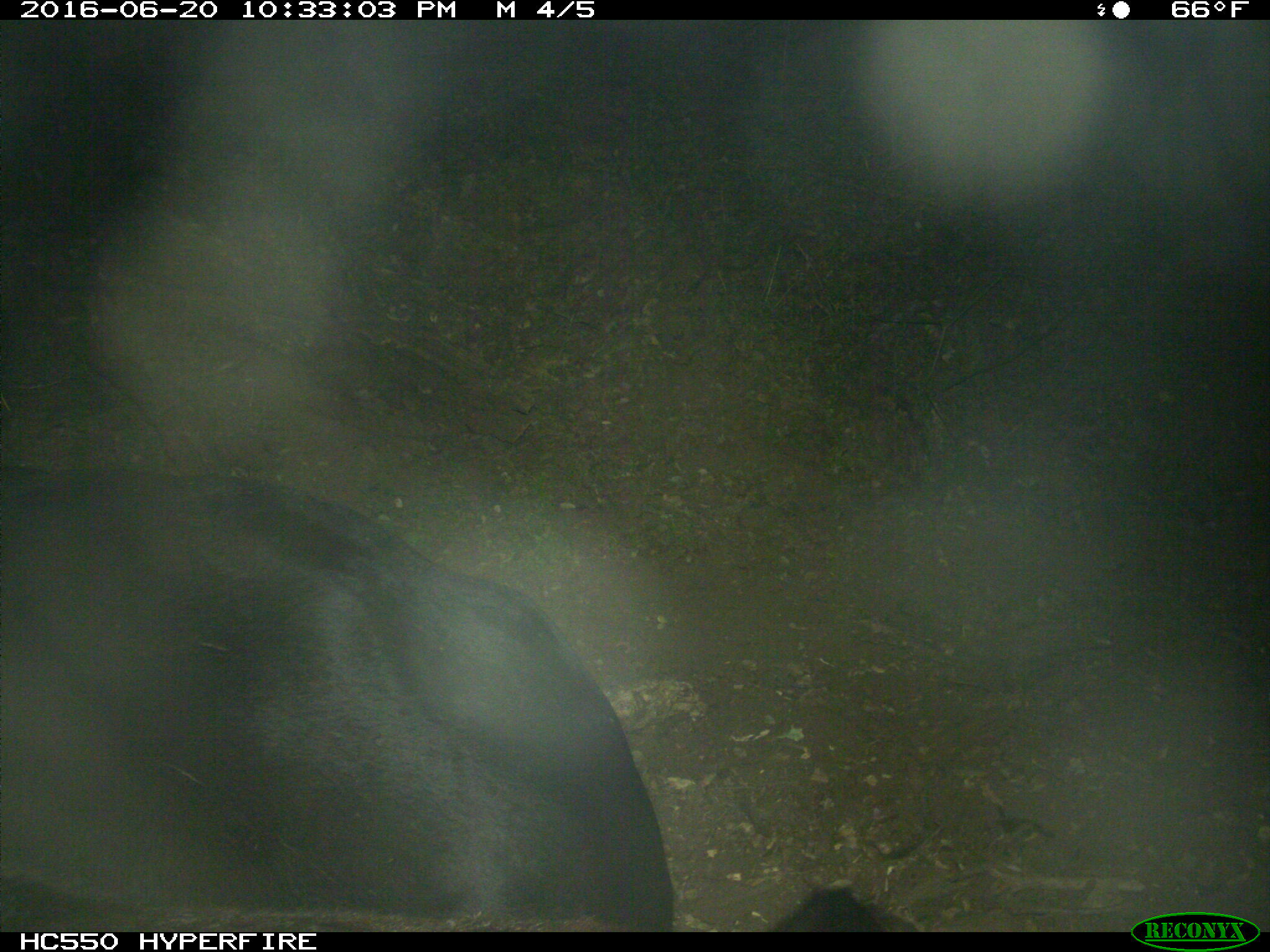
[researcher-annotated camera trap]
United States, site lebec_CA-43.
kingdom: Animalia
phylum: Chordata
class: Mammalia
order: Artiodactyla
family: Bovidae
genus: Bos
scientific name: Bos taurus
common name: domestic cow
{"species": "Bos taurus (domestic cow)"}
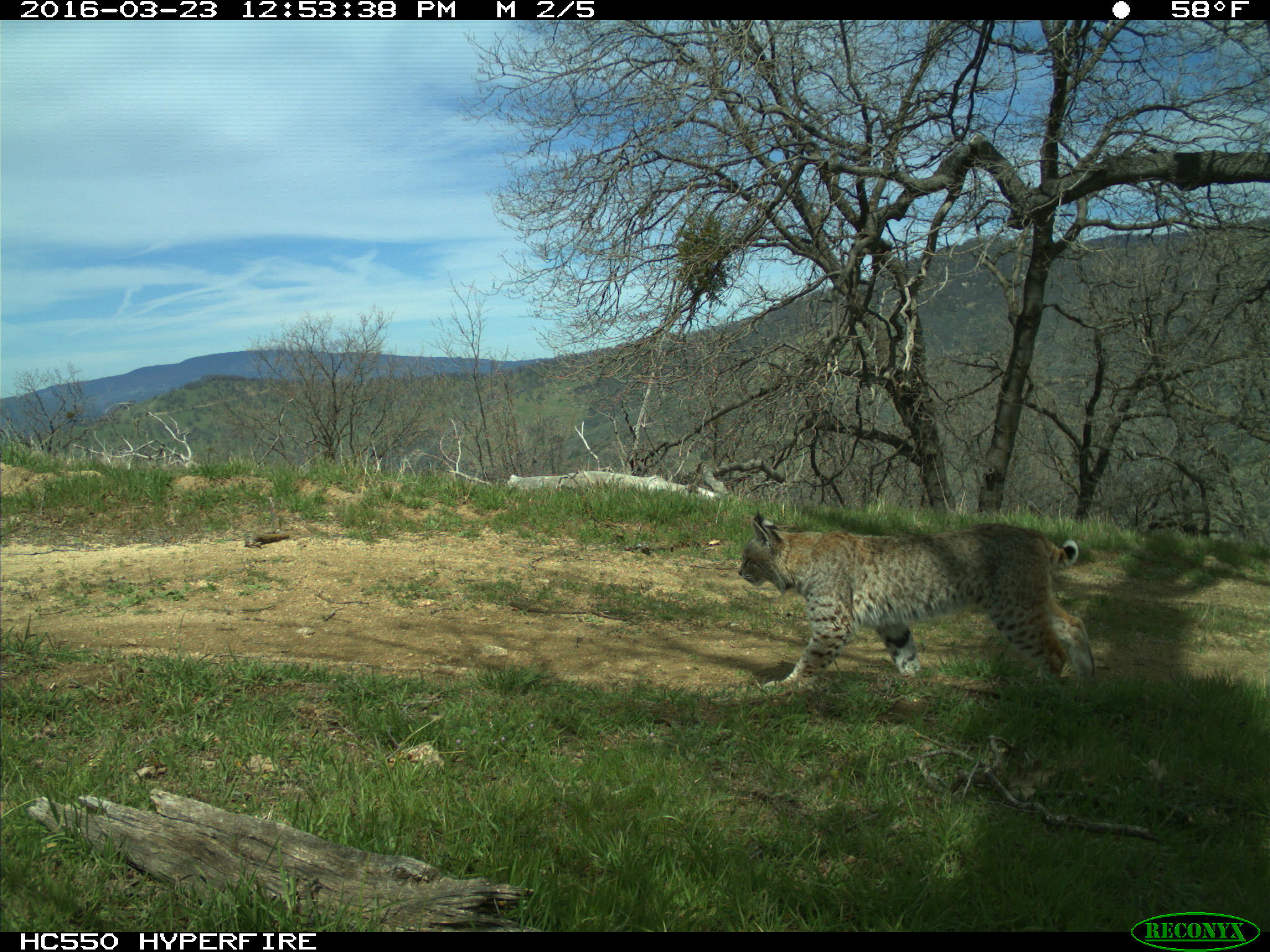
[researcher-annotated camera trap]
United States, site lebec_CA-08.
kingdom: Animalia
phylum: Chordata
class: Mammalia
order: Carnivora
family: Felidae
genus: Lynx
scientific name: Lynx rufus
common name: bobcat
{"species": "Lynx rufus (bobcat)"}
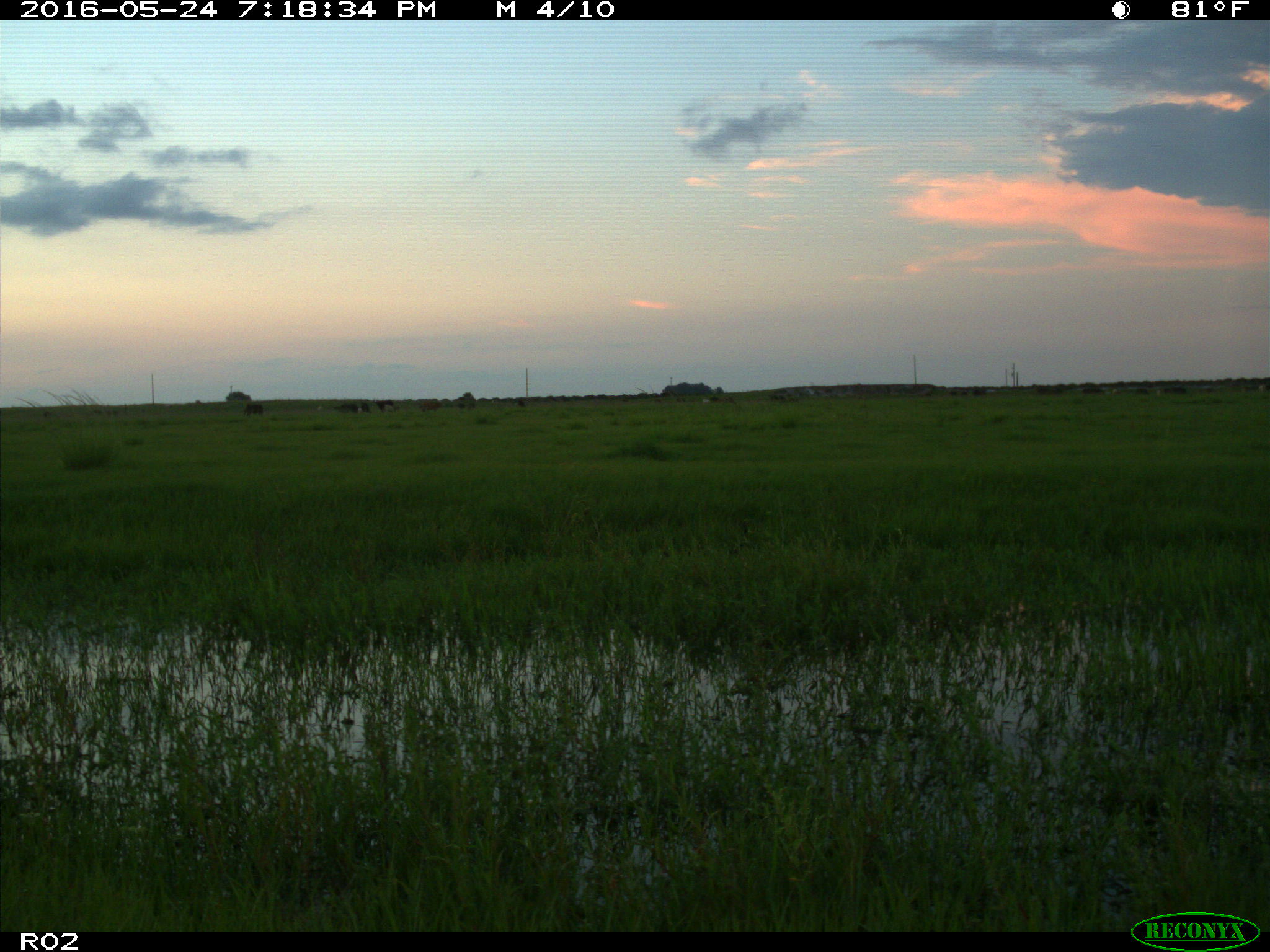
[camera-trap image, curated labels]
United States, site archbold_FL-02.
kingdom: Animalia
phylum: Chordata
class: Mammalia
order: Artiodactyla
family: Bovidae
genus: Bos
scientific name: Bos taurus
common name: domestic cow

================

# [YOUR ASSIGNMENT]
Leave the pictures aside and give every entry above again word for word.

# [FINISHED TASK]
[researcher-annotated camera trap]
United States, site lebec_CA-43.
kingdom: Animalia
phylum: Chordata
class: Mammalia
order: Artiodactyla
family: Bovidae
genus: Bos
scientific name: Bos taurus
common name: domestic cow
{"species": "Bos taurus (domestic cow)"}
[researcher-annotated camera trap]
United States, site lebec_CA-08.
kingdom: Animalia
phylum: Chordata
class: Mammalia
order: Carnivora
family: Felidae
genus: Lynx
scientific name: Lynx rufus
common name: bobcat
{"species": "Lynx rufus (bobcat)"}
[camera-trap image, curated labels]
United States, site archbold_FL-02.
kingdom: Animalia
phylum: Chordata
class: Mammalia
order: Artiodactyla
family: Bovidae
genus: Bos
scientific name: Bos taurus
common name: domestic cow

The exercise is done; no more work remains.